Exercise requirements: Repeat every entry in the listing below, exactly.
__________
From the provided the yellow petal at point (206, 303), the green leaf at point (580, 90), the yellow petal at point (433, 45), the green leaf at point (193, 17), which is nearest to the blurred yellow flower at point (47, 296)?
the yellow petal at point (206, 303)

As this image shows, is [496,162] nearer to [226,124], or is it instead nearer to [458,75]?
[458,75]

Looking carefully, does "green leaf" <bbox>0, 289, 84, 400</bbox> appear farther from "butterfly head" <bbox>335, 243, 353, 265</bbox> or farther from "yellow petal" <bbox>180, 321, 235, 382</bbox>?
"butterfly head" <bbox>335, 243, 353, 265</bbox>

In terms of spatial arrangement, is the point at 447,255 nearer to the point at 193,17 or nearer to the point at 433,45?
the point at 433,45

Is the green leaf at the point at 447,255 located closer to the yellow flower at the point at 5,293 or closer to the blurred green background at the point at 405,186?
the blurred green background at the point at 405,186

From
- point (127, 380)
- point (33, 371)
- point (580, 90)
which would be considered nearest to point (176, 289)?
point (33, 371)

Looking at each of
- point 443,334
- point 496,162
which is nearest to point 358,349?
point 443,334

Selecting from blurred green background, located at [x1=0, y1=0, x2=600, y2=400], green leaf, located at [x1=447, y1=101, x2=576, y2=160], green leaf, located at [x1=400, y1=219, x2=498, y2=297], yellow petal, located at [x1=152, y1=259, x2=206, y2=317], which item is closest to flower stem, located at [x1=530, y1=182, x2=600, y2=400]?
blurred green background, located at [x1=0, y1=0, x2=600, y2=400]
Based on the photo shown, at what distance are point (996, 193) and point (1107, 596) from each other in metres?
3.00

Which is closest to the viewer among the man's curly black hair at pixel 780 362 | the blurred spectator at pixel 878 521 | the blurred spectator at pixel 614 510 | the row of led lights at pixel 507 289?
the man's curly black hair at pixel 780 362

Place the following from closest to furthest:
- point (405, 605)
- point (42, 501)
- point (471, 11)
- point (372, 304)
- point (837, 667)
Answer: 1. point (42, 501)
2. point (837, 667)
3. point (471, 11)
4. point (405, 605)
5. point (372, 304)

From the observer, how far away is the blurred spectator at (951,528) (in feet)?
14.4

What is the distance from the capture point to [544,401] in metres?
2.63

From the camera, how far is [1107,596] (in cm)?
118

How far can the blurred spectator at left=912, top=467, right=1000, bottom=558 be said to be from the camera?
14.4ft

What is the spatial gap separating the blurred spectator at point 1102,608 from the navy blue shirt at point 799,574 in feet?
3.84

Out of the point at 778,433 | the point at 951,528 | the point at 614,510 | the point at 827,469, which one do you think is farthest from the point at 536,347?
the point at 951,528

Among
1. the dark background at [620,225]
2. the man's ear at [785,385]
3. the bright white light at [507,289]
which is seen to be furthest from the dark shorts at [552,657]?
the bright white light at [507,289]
__________
Reply:
From the provided the yellow petal at point (206, 303), the green leaf at point (580, 90), the yellow petal at point (433, 45), the green leaf at point (193, 17), which is nearest to the blurred yellow flower at point (47, 296)?
the yellow petal at point (206, 303)

As this image shows, is [496,162] nearer to [226,124], or is it instead nearer to [458,75]?
[458,75]

Looking carefully, does "green leaf" <bbox>0, 289, 84, 400</bbox> appear farther from "butterfly head" <bbox>335, 243, 353, 265</bbox> or farther from "yellow petal" <bbox>180, 321, 235, 382</bbox>?
"butterfly head" <bbox>335, 243, 353, 265</bbox>

In terms of spatial arrangement, is the point at 447,255 nearer to the point at 193,17 or nearer to the point at 433,45?
the point at 433,45

Is the green leaf at the point at 447,255 located closer to the yellow flower at the point at 5,293 or closer to the blurred green background at the point at 405,186?
the blurred green background at the point at 405,186

From
- point (127, 380)
- point (33, 371)
- point (580, 90)
which would be considered nearest to point (176, 289)?
point (33, 371)

Looking at each of
- point 443,334
- point 496,162
which is nearest to point 358,349?
point 443,334

Selecting from blurred green background, located at [x1=0, y1=0, x2=600, y2=400], green leaf, located at [x1=447, y1=101, x2=576, y2=160], green leaf, located at [x1=400, y1=219, x2=498, y2=297], yellow petal, located at [x1=152, y1=259, x2=206, y2=317], which item is closest to flower stem, located at [x1=530, y1=182, x2=600, y2=400]?
blurred green background, located at [x1=0, y1=0, x2=600, y2=400]
Based on the photo shown, at what distance are point (996, 193) and point (1107, 596) from each other in metres?
3.00

Which is closest to the viewer among the man's curly black hair at pixel 780 362 | the blurred spectator at pixel 878 521 | the blurred spectator at pixel 614 510 | the row of led lights at pixel 507 289?
the man's curly black hair at pixel 780 362

Place the following from closest to furthest:
- point (405, 605)
- point (42, 501)
- point (471, 11)
- point (372, 304)
- point (837, 667)
Answer: 1. point (42, 501)
2. point (837, 667)
3. point (471, 11)
4. point (405, 605)
5. point (372, 304)

From the observer, how far away is the blurred spectator at (951,528) (in feet)?
14.4

What is the distance from the capture point to [544,401] in metres?
2.63

From the camera, how far is [1107,596] (in cm)?
118

How far can the blurred spectator at left=912, top=467, right=1000, bottom=558 be said to be from the camera?
14.4ft

What is the spatial gap separating the blurred spectator at point 1102,608 from the navy blue shirt at point 799,574 in feet?
3.84

Out of the point at 778,433 | the point at 951,528 | the point at 614,510 | the point at 827,469, which one do you think is farthest from the point at 536,347?
the point at 951,528

Among
1. the dark background at [620,225]
2. the man's ear at [785,385]
3. the bright white light at [507,289]
which is seen to be furthest from the dark shorts at [552,657]?
the bright white light at [507,289]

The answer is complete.